**EXERCISE DIRECTIONS:**
Look below for the line that contains "common name: blue wildebeest", then copy it and each following line exactly, through and including the line that contains "label granularity: sequence-level".

**INPUT FOR THIS TASK:**
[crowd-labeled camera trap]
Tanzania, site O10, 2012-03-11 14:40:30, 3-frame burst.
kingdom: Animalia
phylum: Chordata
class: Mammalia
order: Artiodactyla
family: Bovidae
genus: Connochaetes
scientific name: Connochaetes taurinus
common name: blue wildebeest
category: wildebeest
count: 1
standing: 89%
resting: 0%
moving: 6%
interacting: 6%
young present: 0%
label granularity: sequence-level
---
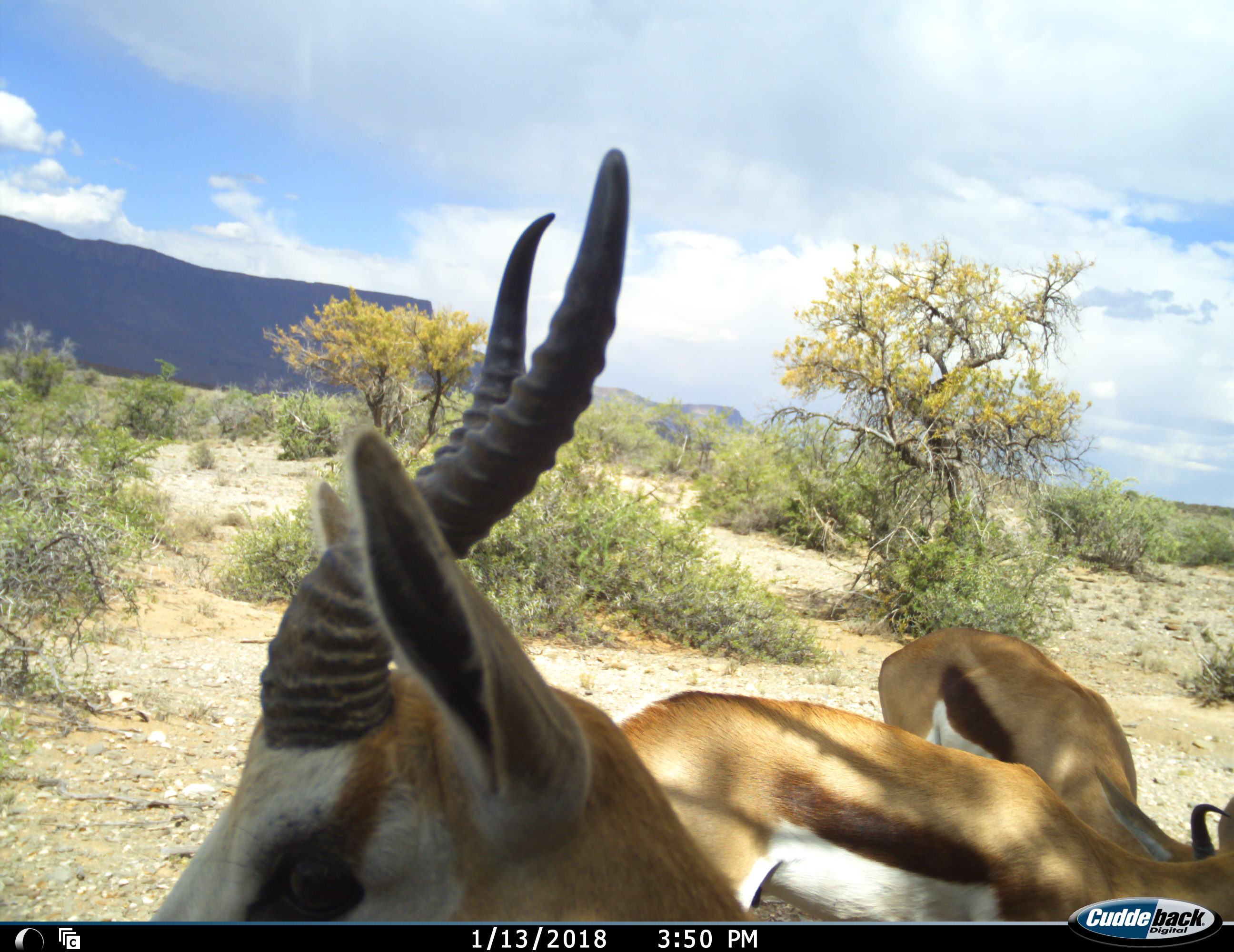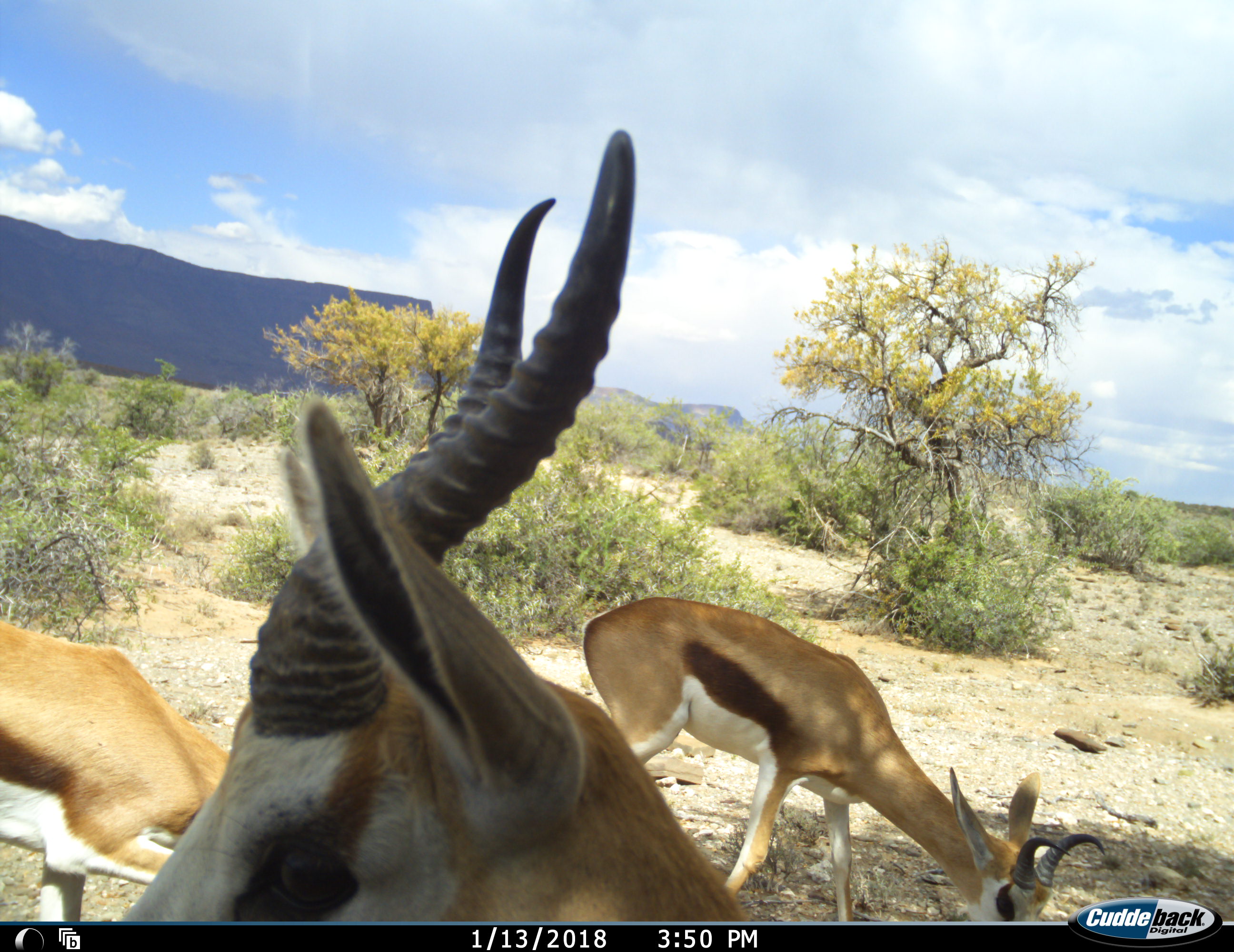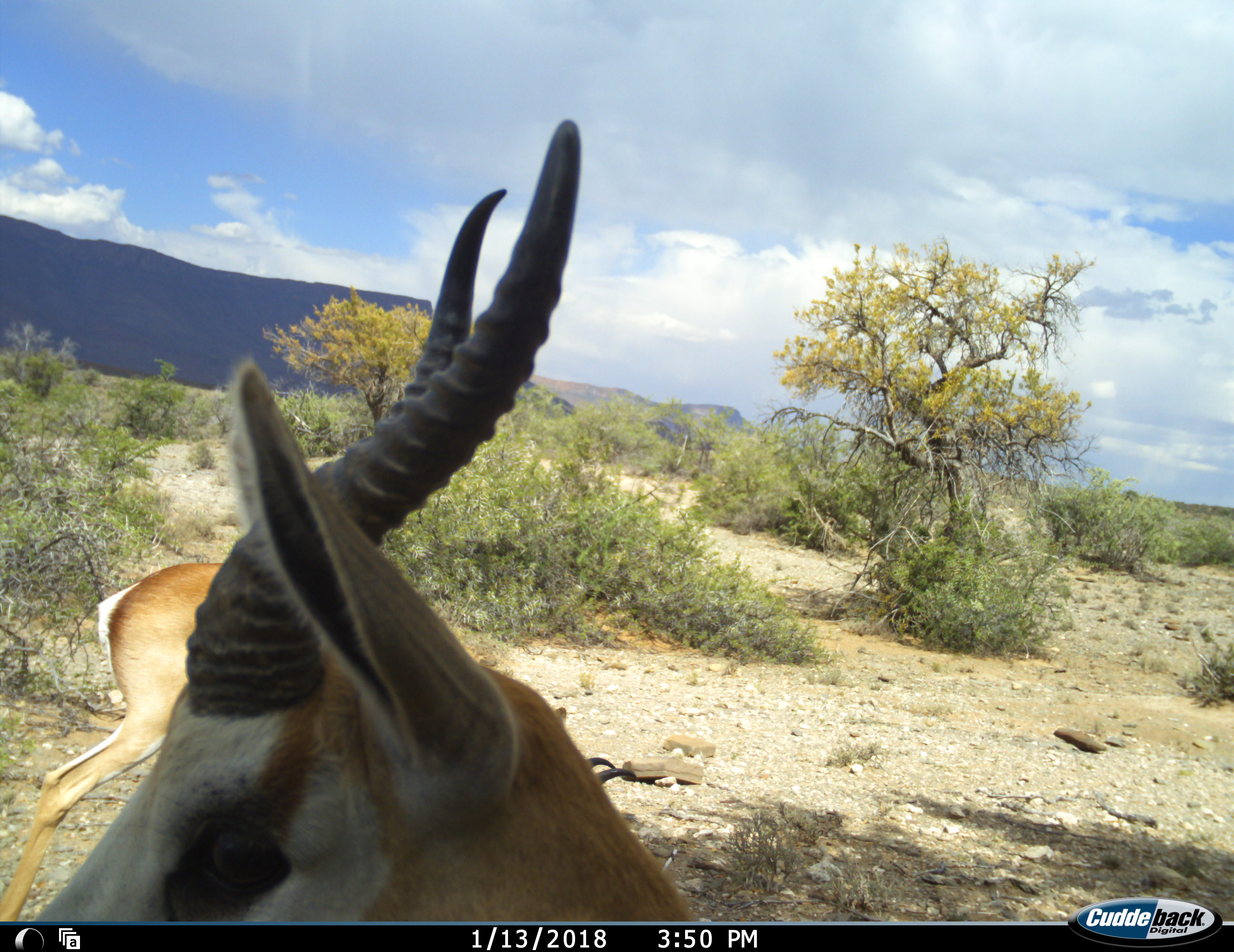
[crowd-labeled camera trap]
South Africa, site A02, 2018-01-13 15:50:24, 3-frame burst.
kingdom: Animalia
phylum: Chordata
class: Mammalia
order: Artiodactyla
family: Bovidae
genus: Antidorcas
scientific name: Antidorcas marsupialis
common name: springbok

**ANSWER FOR THE TASK:**
common name: blue wildebeest
category: wildebeest
count: 1
standing: 89%
resting: 0%
moving: 6%
interacting: 6%
young present: 0%
label granularity: sequence-level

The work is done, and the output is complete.